ЗАДАНИЕ: Перепишите без изменений строки, начиная со строки с «Of the lily» и заканчивая строкой с «1.08 metres» включительно.
--- ФРАГМЕНТЫ ДАННЫХ ---
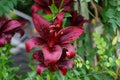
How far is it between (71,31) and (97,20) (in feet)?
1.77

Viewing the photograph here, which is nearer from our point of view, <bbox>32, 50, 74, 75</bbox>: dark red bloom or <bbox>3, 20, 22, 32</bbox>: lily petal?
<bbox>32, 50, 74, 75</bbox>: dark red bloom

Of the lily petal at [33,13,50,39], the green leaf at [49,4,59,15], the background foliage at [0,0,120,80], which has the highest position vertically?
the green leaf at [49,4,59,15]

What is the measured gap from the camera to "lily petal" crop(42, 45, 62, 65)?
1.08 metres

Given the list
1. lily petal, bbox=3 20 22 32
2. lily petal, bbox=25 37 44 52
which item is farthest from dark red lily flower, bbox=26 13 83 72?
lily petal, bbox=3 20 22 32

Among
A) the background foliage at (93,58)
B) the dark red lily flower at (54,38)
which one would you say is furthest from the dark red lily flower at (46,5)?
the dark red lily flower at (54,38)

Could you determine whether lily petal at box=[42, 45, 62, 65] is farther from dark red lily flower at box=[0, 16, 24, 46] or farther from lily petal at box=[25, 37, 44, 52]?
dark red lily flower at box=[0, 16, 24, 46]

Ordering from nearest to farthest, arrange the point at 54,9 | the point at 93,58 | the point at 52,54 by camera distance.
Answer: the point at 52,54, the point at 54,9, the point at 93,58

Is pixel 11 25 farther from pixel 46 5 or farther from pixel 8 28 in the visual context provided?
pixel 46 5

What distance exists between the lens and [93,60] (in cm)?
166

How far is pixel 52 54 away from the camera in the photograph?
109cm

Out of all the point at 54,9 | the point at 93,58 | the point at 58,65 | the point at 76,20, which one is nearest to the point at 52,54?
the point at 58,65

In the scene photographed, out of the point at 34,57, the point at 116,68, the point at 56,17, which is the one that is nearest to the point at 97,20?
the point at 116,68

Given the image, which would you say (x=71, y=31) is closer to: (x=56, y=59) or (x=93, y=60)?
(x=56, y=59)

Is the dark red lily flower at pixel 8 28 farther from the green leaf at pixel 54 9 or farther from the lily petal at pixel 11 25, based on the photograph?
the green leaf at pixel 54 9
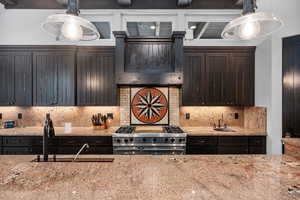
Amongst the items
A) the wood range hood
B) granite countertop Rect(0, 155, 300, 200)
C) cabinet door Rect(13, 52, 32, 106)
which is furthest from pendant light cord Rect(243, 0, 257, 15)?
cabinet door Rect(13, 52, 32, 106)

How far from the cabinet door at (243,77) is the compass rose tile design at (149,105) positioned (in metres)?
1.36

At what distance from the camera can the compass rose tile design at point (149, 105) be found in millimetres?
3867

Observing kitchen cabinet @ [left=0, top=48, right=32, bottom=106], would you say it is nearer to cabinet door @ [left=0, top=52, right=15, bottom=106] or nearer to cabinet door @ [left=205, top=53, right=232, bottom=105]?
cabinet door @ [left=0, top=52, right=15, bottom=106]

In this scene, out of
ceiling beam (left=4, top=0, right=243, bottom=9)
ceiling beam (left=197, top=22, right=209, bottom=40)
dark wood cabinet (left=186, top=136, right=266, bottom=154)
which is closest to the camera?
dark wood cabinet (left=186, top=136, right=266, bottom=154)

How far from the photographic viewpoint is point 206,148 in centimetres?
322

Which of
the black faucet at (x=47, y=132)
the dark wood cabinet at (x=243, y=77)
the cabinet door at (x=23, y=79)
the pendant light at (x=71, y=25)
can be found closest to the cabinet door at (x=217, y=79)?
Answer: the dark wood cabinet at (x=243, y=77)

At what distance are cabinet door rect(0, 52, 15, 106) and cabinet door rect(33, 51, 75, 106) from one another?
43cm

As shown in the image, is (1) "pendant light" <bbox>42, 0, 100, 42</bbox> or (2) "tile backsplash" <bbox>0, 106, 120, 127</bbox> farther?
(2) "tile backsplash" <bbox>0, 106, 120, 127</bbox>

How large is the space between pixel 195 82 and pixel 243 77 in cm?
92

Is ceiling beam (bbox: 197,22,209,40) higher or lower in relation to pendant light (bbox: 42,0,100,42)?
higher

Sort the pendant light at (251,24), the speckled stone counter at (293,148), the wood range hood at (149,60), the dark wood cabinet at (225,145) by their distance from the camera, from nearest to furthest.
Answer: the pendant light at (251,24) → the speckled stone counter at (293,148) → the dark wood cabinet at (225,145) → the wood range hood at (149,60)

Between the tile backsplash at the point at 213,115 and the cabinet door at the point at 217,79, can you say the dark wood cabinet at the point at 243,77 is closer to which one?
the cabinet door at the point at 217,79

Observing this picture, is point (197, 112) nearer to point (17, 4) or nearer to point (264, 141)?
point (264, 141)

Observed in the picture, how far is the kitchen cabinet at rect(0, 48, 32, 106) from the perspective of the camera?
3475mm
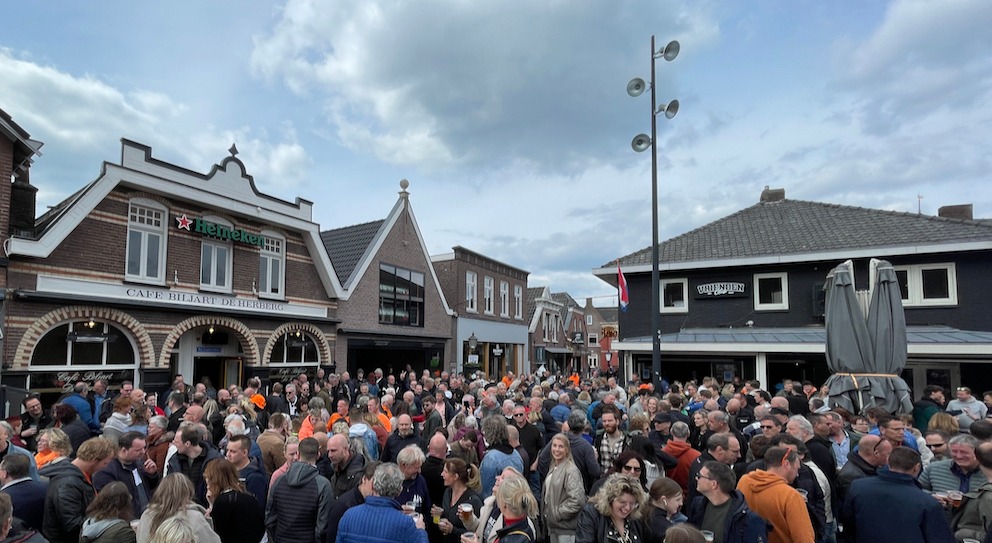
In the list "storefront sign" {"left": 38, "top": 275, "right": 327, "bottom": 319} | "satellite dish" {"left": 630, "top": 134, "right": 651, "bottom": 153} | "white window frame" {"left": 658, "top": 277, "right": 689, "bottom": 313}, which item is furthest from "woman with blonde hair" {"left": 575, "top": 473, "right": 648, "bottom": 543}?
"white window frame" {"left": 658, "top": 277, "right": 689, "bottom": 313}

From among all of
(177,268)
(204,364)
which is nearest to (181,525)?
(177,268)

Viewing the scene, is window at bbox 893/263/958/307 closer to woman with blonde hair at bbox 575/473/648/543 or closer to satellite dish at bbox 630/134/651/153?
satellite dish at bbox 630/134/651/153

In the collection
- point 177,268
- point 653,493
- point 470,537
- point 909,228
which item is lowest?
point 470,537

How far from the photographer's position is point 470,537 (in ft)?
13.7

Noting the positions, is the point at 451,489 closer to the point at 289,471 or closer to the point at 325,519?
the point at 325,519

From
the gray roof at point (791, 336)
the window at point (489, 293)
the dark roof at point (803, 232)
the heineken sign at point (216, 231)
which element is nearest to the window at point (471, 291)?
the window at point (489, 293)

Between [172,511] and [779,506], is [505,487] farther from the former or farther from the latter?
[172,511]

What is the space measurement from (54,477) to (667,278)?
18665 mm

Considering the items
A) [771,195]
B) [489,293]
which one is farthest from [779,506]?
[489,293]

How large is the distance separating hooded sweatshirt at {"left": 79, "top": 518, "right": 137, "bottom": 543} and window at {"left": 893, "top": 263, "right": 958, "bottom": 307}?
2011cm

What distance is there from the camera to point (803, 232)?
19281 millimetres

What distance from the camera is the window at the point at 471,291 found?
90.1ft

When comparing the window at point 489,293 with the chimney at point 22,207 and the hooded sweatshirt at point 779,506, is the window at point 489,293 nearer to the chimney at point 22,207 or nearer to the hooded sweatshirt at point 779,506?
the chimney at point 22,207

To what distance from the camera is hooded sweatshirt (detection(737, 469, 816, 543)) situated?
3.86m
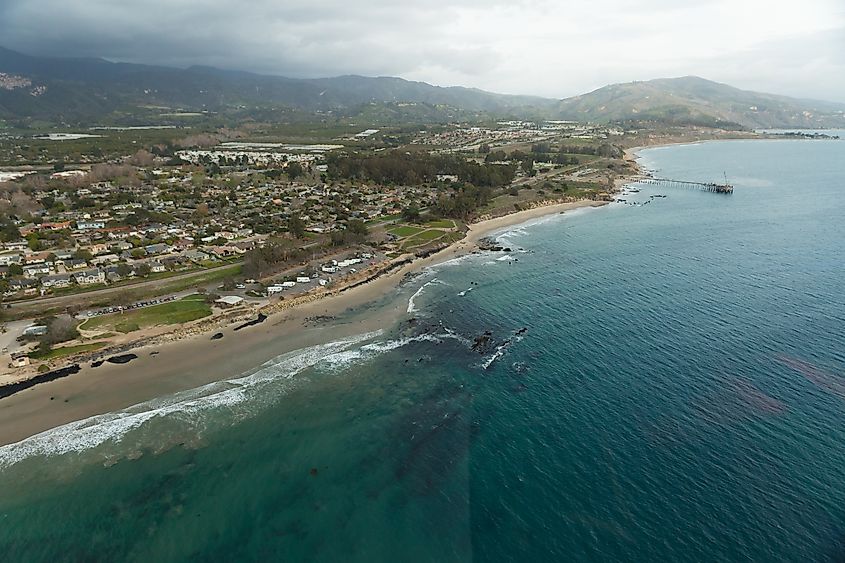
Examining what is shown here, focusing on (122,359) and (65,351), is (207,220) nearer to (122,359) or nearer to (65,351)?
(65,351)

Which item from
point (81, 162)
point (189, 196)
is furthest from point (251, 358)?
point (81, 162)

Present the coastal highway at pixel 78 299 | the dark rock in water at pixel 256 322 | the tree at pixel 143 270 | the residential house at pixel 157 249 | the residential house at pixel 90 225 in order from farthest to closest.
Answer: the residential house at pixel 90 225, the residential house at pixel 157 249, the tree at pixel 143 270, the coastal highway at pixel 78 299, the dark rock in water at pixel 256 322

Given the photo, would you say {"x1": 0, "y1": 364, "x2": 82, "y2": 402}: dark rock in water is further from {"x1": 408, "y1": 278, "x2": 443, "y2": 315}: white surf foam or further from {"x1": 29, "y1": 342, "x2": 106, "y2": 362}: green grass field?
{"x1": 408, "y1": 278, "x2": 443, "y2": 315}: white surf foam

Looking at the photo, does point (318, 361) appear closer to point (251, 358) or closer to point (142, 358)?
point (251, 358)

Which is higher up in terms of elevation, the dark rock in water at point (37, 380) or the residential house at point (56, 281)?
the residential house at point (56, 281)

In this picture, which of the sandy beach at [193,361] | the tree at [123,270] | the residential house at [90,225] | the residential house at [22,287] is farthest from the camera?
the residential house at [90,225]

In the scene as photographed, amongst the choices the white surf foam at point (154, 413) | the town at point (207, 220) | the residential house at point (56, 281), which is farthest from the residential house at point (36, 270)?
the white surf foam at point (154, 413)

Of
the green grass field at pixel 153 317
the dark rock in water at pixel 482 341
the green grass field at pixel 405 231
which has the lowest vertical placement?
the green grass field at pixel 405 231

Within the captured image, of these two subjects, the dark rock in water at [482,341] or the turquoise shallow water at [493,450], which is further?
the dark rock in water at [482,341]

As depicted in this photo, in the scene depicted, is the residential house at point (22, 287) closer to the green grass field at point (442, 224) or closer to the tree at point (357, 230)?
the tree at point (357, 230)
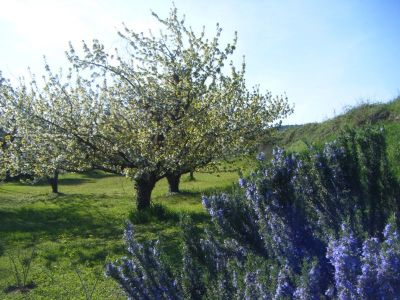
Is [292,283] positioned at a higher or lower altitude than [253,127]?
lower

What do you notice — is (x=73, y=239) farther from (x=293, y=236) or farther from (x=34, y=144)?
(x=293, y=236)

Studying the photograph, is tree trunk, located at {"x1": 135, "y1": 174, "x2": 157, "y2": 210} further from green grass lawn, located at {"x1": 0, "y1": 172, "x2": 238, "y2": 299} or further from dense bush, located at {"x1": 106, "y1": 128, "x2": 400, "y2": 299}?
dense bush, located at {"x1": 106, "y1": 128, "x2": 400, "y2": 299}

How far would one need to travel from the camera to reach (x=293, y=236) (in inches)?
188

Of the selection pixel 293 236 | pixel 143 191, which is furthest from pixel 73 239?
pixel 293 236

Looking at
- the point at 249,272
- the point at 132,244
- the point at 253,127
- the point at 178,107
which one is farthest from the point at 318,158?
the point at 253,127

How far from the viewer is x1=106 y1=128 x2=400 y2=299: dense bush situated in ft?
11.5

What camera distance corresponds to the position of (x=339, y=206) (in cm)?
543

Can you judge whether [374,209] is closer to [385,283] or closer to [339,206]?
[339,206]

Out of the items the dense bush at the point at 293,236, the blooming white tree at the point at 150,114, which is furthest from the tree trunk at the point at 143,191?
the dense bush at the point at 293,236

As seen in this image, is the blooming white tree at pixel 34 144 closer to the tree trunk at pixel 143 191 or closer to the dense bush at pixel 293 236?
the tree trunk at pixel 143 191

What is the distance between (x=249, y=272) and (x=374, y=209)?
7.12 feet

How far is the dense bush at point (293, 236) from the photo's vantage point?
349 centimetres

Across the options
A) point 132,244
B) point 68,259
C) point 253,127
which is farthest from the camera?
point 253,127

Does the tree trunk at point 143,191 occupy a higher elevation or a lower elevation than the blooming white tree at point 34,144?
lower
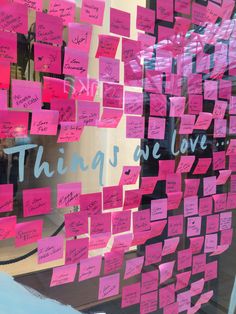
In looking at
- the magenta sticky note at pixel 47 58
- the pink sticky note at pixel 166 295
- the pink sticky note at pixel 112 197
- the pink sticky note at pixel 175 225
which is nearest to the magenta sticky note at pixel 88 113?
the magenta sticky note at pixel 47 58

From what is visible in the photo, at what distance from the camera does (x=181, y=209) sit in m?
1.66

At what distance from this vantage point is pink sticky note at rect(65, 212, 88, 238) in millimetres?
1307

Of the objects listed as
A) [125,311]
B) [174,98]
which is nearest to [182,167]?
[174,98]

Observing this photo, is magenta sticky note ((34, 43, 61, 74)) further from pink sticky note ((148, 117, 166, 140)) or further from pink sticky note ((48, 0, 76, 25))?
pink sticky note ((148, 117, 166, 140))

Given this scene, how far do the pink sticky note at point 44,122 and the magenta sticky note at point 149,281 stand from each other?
---
ОЖИДАЕМЫЙ ОТВЕТ:
Of the lily petal at [33,13,50,39], the green leaf at [49,4,59,15], the background foliage at [0,0,120,80], which has the highest position vertically?
the green leaf at [49,4,59,15]

What is the measured gap from the camera to "lily petal" crop(42, 45, 62, 65)?
1.08 metres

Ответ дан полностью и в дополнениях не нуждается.